In many ways, it was too easy. It was on his record that he'd been born in Iran and had come to America when his parents had fled the country with the fall of the Shah's regime. Every indicator since showed that he had fully adapted to his new country, even adopting a fanaticism for basketball that was a minor legend in the Service. He almost never lost a wager on a game, and it was a standing joke that professional gamblers consulted him on the line for an important game. He was always one to enjoy a beer with his colleagues. He'd developed an outstanding service reputation as a field agent. He was unmarried. That was not terribly unusual for a federal law enforcement officer. The Secret Service was especially tough on spouses who had to share their loved ones (mainly husbands) with a job far more unforgiving than the most demanding mistress— which made divorce more common than marriage. He'd been seen around with female company, but didn't talk about that much. Insofar as he had a private life, it was a quiet one. It was certain that he'd had no contacts at all with other Iranian-born citizens or aliens, that he was not the least bit religious, that he'd never once brought up Islam in a conversation, except to say, as he'd told the President once, that religion had caused his family so much grief that it was a subject he was just as happy to leave alone.

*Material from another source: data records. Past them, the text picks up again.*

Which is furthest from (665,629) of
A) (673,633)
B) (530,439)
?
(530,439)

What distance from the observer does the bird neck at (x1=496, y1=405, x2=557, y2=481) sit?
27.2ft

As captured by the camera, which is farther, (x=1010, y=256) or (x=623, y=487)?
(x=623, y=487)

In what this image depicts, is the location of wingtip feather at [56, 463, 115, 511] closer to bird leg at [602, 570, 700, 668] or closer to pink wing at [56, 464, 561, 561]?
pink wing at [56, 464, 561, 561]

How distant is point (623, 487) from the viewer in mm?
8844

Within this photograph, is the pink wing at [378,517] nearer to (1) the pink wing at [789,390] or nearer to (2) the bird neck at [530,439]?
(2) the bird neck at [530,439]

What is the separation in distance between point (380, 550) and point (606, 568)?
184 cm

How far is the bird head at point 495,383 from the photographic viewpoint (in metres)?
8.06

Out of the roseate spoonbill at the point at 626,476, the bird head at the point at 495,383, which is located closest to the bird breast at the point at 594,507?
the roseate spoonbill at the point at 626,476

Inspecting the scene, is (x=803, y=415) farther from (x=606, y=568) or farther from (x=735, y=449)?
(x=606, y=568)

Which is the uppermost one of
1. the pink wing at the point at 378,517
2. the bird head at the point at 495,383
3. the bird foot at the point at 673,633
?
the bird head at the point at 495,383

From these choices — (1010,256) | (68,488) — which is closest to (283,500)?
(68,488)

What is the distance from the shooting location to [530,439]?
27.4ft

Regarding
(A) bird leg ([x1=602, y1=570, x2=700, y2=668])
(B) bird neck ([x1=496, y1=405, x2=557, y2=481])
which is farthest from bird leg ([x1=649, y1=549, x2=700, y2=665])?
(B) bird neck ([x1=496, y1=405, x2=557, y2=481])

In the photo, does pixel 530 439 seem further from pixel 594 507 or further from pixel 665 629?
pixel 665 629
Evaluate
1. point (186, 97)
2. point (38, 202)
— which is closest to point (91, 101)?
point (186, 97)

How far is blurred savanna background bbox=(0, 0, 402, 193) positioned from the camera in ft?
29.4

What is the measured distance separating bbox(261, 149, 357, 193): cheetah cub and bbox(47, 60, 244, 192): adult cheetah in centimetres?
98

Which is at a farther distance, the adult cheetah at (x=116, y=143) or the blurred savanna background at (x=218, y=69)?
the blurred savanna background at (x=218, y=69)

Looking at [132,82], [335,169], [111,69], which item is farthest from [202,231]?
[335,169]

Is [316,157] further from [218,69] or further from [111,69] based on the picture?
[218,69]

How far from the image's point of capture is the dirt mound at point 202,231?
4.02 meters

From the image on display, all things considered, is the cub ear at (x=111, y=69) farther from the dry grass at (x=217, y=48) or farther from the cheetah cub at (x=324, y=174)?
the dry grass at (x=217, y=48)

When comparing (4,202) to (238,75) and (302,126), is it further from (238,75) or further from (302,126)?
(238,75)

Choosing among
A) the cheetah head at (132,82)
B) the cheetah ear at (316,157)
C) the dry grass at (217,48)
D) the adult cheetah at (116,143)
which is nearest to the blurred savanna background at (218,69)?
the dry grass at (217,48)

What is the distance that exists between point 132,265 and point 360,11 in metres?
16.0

Inspector O'Day, back at work because Director Murray trusted him with the sensitive cases, was not the least bit impressed with this or any other story. He supervised the investigation. He assumed that the adversary, if he existed, would be an expert, and therefore the most plausible and consistent identity was to him only a potential cover to be examined. Better yet, there were no rules on this one. Agent Price had made that determination herself. He picked the local investigating team himself from Headquarters Division and the Washington Field Office. The best of them he assigned to Aref Raman, now, conveniently, in Pittsburgh.

His apartment in northwest D.C. was modest, but comfortable. It had a burglar alarm, but that was not a problem. The agents selected for the illegal breaking-and-entering included a technical wizard who, after defeating the locks in two minutes, recognized the control panel and punched in the maker's emergency code—he had them all memorized—to deactivate the system. This procedure had once been called a "black bag job," a term which had fallen by the wayside, though the function itself had not quite done so. Now the term "special operation" was used, which could mean anything one wanted it to.

The first two agents in the door called three more into the apartment after the break-in had been effected. They photographed the apartment first of all, looking for possible telltales: seemingly innocent or random objects which, if disturbed in any way, warned the occupant that someone had been inside. These could be devilishly hard things to detect and defeat, but all five of the agents were part of the FBI's Foreign Counterintelligence Division, both trained against and trained by professional spooks. «Shaking» the apartment would take hours of exquisitely tedious effort. They knew that at least five other teams were doing the same thing to other potential subjects.